Quand j'analyse l'émergence du radicalisme au Moyen-Orient (mais pas seulement), j'y trouve toujours un délitement du lien social. Qu'est-ce qui fait, au fond, la popularité des Frères Musulmans, des Talibans, d'Aube dorée en Grèce ou encore du Hezbollah et du Hamas en Palestine et au Liban ?
Toujours la même chose : ils apportent de l'aide aux individus esseulés et en déshérence, comme le firent les nazis en leur temps ou les communistes avec leurs organisations populaires.
A chaque fois, je me pose la même question : pourquoi les laïques, les libéraux, dans tous ces pays, se montrent incapables d'en faire autant ?
Il existe bien sûr les associations humanitaires occidentales, mais elles sont perçues comme des concurrentes par les extrémistes et sont souvent les premières visées ; en outre, en dépit de leurs actions, elles demeurent aux yeux des populations d'abord des implants allogènes.
Quand l'Europe planifie des programmes d'aide, il s'agit toujours de versements à des administrations corrompues qu'il est très difficile de contrôler ou à des intermédiaires opaques, et ce, en dépit des efforts des commissaires et responsables de programmes.
Il y a un truc qui manque dans notre diplomatie, et je crois vraiment que c'est notre talon d'Achille : l'absence à peu près totale de relais culturels sur tous les points chauds de la planète.
Prenons l'Égypte : pourquoi n'avons-nous pas pris contact très tôt avec les libéraux et les laïques d'Héliopolis pour leur proposer de mettre en place des distributions de soupes ? Plutôt que d'envoyer des colis estampillés UE ou US, nous véhiculerions bien mieux nos valeurs si nous confions nos aides à ceux qui nous sont les plus proches sur place.
L'inconvénient, c'est que cela suppose un travail de renseignement et de constitution de réseaux que nos services sont bien incapables de générer à l'heure actuelle, ne serait-ce parce que nul responsable politique ne raisonne de cette manière.
Les Frères Musulmans sont plus forts que nous, Aube Dorée aussi, parce que l'aide qu'ils apportent vient du sol où ils sont implantés. Pour les concurrencer, il n'y a aucune autre possibilité que d'en faire autant.
Cela suppose de mettre fin à notre logique interventionniste descendante (au fond, un peu héritée la colonisation) et de la remplacer par une politique collaborative. Évidemment, au pays des bisounours, on applaudira une telle proposition comme si elle allait de soi. En réalité, c'est le chemin le plus difficile car choisir les bons collaborateurs requiert une attention acérée.

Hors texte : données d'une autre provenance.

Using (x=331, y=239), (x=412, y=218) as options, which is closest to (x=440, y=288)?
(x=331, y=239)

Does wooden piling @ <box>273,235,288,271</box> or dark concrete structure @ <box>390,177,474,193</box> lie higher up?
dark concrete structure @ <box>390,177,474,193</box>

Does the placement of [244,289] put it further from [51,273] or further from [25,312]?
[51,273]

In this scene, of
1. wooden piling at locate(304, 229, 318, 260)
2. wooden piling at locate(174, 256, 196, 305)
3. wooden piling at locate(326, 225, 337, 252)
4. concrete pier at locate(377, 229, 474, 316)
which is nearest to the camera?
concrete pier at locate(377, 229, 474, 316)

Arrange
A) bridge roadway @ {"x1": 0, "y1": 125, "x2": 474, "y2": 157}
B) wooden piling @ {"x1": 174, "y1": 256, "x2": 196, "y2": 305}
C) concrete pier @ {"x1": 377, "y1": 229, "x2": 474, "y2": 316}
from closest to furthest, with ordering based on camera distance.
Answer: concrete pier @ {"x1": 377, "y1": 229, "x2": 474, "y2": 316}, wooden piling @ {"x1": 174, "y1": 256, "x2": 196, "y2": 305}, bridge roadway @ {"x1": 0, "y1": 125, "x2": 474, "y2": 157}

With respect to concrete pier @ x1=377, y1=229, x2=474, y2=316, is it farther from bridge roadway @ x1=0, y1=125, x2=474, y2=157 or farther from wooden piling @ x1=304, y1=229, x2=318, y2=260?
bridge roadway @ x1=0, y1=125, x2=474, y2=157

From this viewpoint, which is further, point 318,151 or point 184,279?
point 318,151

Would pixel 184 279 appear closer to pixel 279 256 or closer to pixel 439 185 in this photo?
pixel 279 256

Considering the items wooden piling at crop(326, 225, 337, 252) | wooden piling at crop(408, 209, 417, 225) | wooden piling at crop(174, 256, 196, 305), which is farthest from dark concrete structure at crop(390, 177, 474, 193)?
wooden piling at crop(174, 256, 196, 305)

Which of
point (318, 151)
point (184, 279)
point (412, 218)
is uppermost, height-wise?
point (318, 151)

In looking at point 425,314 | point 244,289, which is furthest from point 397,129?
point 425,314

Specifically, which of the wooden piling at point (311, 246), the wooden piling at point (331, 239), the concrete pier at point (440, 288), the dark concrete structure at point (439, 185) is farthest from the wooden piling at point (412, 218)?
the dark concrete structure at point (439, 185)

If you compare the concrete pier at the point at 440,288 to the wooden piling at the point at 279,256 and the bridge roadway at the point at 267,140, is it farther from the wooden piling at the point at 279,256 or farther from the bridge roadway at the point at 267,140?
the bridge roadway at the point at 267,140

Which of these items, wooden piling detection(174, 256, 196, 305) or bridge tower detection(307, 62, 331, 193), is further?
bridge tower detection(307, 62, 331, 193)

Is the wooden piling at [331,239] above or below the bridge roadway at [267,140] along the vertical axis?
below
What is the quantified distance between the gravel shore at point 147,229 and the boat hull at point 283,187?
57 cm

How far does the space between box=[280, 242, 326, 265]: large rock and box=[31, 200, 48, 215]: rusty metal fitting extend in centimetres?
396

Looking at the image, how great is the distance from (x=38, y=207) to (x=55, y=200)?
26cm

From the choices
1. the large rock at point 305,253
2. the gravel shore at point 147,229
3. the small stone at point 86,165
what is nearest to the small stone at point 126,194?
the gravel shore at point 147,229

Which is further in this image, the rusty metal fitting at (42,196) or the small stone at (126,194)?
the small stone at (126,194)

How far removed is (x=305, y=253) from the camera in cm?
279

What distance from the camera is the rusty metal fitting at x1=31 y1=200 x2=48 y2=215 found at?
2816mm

En Égypte, on connaît de jeunes activistes courageux. Cela aurait eu de la gueule de confier à Aliaa Magda Elmahdy des fonds européens, à charge pour elle d'assurer le relais avec ses amis auprès du peuple pour aider les plus démunis ou plus simplement qui elle aurait jugé digne de recevoir de l'assistance. A vrai dire, avec notre bureaucratie européenne, j'ai du mal à imaginer qu'une telle souplesse soit seulement pensable par un eurocrate...
Et au fond, nous restons dans un cheminement intellectuel de bwanas, quand bien même les bwanas en question feraient l'apologie du multiculturalisme et seraient pétris de tolérance et de sentiments dégoûlinants de bonne conscience.
Tissons des liens avec les oppositions démocratiques et versons-leur l'argent que nous dépensons inutilement à arroser la corruption ou des populations qui ne nous en seront pas reconnaissantes. La CIA s'est montrée très efficace avec l'islam politique jusqu'à la fin du XXème siècle. Peut-on espérer reprendre sur la forme des méthodes similaires, mais cette fois, en ne se trompant pas de partenaires et en ne vendant pas notre âme ?
J'espère que l'Europe saura un jour emprunter cette voie. Je crois à défaut que la France remporterait un franc succès si elle bâtissait sa diplomatie et son soft power avec les populations visées et non à côté d'elles.
L'accomplissement d'une diplomatie efficace, ce n'est pas de faire la charité, ou, tout du moins, pas de le faire savoir, mais de faire en sorte que ceux qui pensent comme toi se chargent de la faire.